We can also index arrays with other arrays of boolean type.
Boolean arrays can be the result of a boolean comparison in numpy.

In [None]:
a = np.eye(3)
b = ...
indexed_a = ...
print(indexed_a)

# boolean_operator
indexed_a = ...
print(indexed_a)


The complete reference for knowing about indexing arrays can be found in the docs:
- https://numpy.org/doc/stable/reference/arrays.indexing.html

## Other operations on arrays

There are other operations that can be used to transform arrays.

For example, we can transpose arrays, stack them vertically or horizontally, and perform standard operations (e.g., sums, multiplications, etc).

In [None]:
a = np.array([1, 2, 3])
b = np.array([4, 5, 6])
c = np.array([[1, 2, 3], [4, 5, 6]])

transpose = ...  # swaps rows and columns
print(transpose)

vertical_stack = ...  # stack rows (vertical stacking)
print(vertical_stack)

horizontal_stack = ... # stack columns (horizontal stacking)
print(horizontal_stack)

# element-wise operations
array_sum = ...
print(array_sum)

array_product = ...
print(array_product)

scalar_product = ...  # scalar product
print(scalar_product)

# inner dimensions must match for matrix operations
# 1x3 and 3x2 --> result is 1x2
scalar_product_with_matrix = ...
print(scalar_product_with_matrix)

## Exercise

Define a function `extract_subset(x, y, y0)` that takes as input:

- a 2D matrix `x`, and an array `y`
-  a target `y0` (e.g., `y0=0`)

and returns the matrix containing only rows where y is equal to the value of y0

In [None]:
x = np.array([
        [ 0.33990211,  0.94182274,  0.66611658,  0.72773846],
        [ 0.20281557,  0.24280422,  0.3627702,   0.80495032],
        [ 0.5016927,   0.29465024,  0.61690932,  0.25302243],
        [ 0.01744464,  0.82521145,  0.82226041,  0.89858553],
        [ 0.33772606,  0.17433791,  0.7705529,   0.11211808]
    ])

y = np.array([0, 0, 1, 1, 1])  # one value for each row of x

def extract_subset(x, y, y0):
    return ...

result = extract_subset(x, y, y0=0)
print(result)


## Handling data with Pandas

Pandas provides two types of classes for handling data:

* **Series**: a one-dimensional labeled array holding data of any type such as integers, strings, Python objects etc.
* **DataFrame**: a two-dimensional data structure that holds data like a two-dimension array or a table with rows and columns.

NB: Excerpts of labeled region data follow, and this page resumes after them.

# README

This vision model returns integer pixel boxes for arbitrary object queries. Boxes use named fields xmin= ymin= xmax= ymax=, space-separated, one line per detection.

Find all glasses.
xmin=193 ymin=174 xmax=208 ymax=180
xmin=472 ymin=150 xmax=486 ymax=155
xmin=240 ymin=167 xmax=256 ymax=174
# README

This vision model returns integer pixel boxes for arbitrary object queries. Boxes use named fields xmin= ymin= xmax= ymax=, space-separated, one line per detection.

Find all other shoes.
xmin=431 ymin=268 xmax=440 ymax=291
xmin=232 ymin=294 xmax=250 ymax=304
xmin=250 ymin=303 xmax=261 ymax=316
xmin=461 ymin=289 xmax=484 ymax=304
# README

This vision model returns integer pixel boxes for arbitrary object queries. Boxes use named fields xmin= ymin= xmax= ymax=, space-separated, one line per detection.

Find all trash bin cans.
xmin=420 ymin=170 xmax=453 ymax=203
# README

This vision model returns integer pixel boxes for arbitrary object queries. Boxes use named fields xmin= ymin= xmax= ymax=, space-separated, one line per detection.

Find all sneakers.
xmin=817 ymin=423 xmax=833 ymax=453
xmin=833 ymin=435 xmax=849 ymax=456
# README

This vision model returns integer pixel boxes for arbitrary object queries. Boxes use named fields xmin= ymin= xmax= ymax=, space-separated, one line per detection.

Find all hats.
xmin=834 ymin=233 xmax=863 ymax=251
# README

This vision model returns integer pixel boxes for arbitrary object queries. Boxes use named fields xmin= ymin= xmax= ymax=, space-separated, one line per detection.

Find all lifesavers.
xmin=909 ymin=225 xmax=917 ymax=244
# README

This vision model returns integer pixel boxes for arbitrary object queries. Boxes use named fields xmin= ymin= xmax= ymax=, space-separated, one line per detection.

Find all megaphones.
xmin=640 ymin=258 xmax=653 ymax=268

Creating a Series by passing a list of values makes pandas create a default RangeIndex to index the series. This is an array of indexes from 0 to the length of the series.


In [None]:
import pandas as pd

s = pd.Series([1, 3, 5, np.nan, 6, 8])
print(s)

Otherwise, we can create a DataFrame by passing a NumPy array. Optionally, we can specify explicitly the index to use. For example, we can create a datetime index using `date_range()`. Additionally, we can create named columns by passing the labels during creation:

In [None]:
dates = ...
data = ...
df = ...

print(df.head())  # prints only the first values

print(df.tail(3))  # prints only the last (three) values

Then, we can retrieve the index and the columns:

In [None]:
print(df.index)
print(df.columns)

To select elements from the dataframe, we can use the getitem operator (`[]`) like we do with numpy, but we can now also index columns.

In [None]:
column_a = ...  # extract the Series "a" from the df
print(column_a)

some_rows = ...  # extracts a sub-frame by the row index
print(some_rows)

sliced_by_index = ...  # extracts a sub-frame by the index values
print(sliced_by_index)

We can also represent the selection more explicitly by using the specific operators to access the elements by matching them from the label (`df.loc`) or by position (`df.iloc`).

In [None]:
by_label = ...
print(by_label)

by_position = ...
print(by_position)

Finally, we can slice through boolean arrays/series (like we did with numpy).

In [None]:
boolean_indexed = ...
print(boolean_indexed)

For the rest, the operations performed with numpy are in general applicable to the dataframes. There are more specific operations that we will not cover in this course, but you can find good examples in the documentation of the library.

Reference for Pandas tutorial:
* https://pandas.pydata.org/docs/user_guide/10min.html